Johnson & Johnson, with more than $70 billion in sales in 2015, is a long-time Wall Street favorite. It's position as a leader in the healthcare field as well as it's above average dividend payout makes it a steady performer. As well, the company has been increasing its dividend steadily for more than 50 years, which could raise its investment value should the stock market turn in a turbulent year.

Other statistics on Johnson & Johnson:

  • Current price: about $102
  • 52-week high/low: $105.49 - $81.79
  • Dividend yield: 2.95%
  • P/E ratio - trailing twelve months: 18.58
  • Traded on: NYSE

Southwest Airlines Co. (LUV)

Southwest has been making steady progress in the highly competitive airline industry. Founded in 1967 and based in Dallas, Texas, the company has become the largest domestic airline in the U.S. and is gradually expanding into international markets. The company has its planes flying at an enviable 85% of capacity, achieving operational efficiencies that are only enhanced by low fuel prices.

Southwest racked up nearly $20 billion in revenues in 2015 and is currently trading at a very attractive 11.4 times trailing twelve months earnings. 2016 earnings are projected to grow by 22.03%, which will make its P/E even more attractive.

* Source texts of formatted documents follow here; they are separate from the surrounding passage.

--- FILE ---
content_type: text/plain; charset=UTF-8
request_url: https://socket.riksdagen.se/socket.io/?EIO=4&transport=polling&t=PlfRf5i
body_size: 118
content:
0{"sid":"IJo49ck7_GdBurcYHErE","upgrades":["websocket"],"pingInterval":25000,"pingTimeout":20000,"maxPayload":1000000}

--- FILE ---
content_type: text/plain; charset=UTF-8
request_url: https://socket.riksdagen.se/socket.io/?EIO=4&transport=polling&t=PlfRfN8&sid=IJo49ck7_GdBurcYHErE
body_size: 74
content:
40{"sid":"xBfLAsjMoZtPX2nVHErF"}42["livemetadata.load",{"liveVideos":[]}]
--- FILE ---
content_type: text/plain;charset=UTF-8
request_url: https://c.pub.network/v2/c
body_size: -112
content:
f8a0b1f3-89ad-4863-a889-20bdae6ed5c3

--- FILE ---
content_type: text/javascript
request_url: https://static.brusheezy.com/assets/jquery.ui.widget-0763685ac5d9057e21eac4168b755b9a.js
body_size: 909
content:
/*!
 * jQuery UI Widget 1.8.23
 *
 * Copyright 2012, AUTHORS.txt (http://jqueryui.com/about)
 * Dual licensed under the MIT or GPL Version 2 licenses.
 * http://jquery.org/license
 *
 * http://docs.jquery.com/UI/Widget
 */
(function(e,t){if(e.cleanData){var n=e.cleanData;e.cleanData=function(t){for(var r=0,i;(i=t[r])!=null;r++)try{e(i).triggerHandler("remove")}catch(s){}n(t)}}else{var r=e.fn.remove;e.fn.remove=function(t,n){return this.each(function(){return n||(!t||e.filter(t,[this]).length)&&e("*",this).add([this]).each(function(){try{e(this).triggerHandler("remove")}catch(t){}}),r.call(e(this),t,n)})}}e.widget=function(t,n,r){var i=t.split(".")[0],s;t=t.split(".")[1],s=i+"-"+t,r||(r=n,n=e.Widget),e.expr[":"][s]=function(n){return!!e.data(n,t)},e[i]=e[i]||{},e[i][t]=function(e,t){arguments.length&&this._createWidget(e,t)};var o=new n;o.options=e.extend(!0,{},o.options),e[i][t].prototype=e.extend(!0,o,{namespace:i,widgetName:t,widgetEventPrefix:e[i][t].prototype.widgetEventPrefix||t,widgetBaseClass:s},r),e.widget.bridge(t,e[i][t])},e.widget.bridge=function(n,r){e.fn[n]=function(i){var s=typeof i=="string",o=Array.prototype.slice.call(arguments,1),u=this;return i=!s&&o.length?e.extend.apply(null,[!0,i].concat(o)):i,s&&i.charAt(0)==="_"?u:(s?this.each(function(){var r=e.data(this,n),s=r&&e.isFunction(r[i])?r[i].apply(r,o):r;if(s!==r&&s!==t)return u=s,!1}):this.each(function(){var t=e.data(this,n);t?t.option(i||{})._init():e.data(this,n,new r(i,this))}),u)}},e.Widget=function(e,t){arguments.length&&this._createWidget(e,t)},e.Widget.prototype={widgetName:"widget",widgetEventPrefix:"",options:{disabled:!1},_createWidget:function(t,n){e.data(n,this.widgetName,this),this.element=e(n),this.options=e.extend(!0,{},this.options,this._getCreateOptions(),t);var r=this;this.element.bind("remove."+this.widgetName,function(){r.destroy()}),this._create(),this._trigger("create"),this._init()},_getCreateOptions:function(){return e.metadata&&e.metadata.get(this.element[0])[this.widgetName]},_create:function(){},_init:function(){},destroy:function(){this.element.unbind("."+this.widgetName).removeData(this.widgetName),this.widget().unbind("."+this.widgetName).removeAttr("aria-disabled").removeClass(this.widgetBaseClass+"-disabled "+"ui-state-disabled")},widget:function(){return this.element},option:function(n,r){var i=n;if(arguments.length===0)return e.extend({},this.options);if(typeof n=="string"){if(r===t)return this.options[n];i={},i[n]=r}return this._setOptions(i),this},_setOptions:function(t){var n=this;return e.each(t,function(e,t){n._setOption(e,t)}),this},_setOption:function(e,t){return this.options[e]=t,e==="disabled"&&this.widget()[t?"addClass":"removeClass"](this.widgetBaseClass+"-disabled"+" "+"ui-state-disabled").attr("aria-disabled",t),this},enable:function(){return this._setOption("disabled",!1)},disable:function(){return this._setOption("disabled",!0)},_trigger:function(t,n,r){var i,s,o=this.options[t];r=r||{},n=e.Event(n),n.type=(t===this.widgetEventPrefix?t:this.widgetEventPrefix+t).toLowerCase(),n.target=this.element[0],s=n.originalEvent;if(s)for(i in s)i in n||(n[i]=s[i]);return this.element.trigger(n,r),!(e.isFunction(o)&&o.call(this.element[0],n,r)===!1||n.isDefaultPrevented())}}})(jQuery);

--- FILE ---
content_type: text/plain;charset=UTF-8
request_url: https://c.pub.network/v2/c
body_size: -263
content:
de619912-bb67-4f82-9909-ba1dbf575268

Other statistics on Southwest Airlines:

  • Current price: about $35
  • 52-week high/low: $51.34 - $31.36
  • Dividend yield: .86%
  • P/E ratio - trailing twelve months: 10.66
  • Traded on: NYSE

Dollar Tree Inc. (DLTR)

Founded in 1986 and based in Chesapeake, Virginia, Dollar Tree Inc. is the parent company of several dollar-based retail outlets, with nearly 14,000 stores throughout the U.S. The company had $8.6 billion in revenues for its 2015 fiscal year but is projected to see 41.3% earnings growth in its 2016 fiscal year. The company purchased Family Dollar during 2015, which should only push sales higher. As a deep discount chain, Dollar Tree stands to benefit should the economy sink into a recession in the coming year.

Other statistics on Dollar Tree:

  • Current price: about $75
  • 52-week high/low: $84.22 - $60.31
  • Dividend yield: N/A
  • P/E ratio - trailing twelve months: 61.31
  • Traded on: NASDAQ

Phillips 66 (PSX)

Phillips 66 is an oil company stock—but they’re getting clobbered, right? Precisely. And that means that one or more companies, or maybe the whole sector, could experience a turnaround in 2016. Phillips 66 looks to be a likely candidate for recovery. This call is, however, a bit speculative. Analysts' consensus for 2016 is that earnings will fall by about 9%.

Revenues fell in 2014, and again in 2015, due to the general decline in oil prices across the board. Low oil prices result in higher profit margins for the company. Further, the company is expanding into natural gas pipelines, processing facilities and petrochemical production. The low P/E on this stock doesn't hurt either, as it represents a bargain when compared to the general market.

Other statistics on Phillips 66:

  • Current price: about $75
  • 52-week high/low: $94.12 - $69.79
  • Dividend yield: 2.99%
  • P/E ratio - trailing twelve months: 8.75
  • Traded on: NYSE

The Bottom Line

Choppy markets call for more careful stock selection. The bargains are still out there, even if they’re getting harder to find. Use this list as a starting point for your 2016 stock research.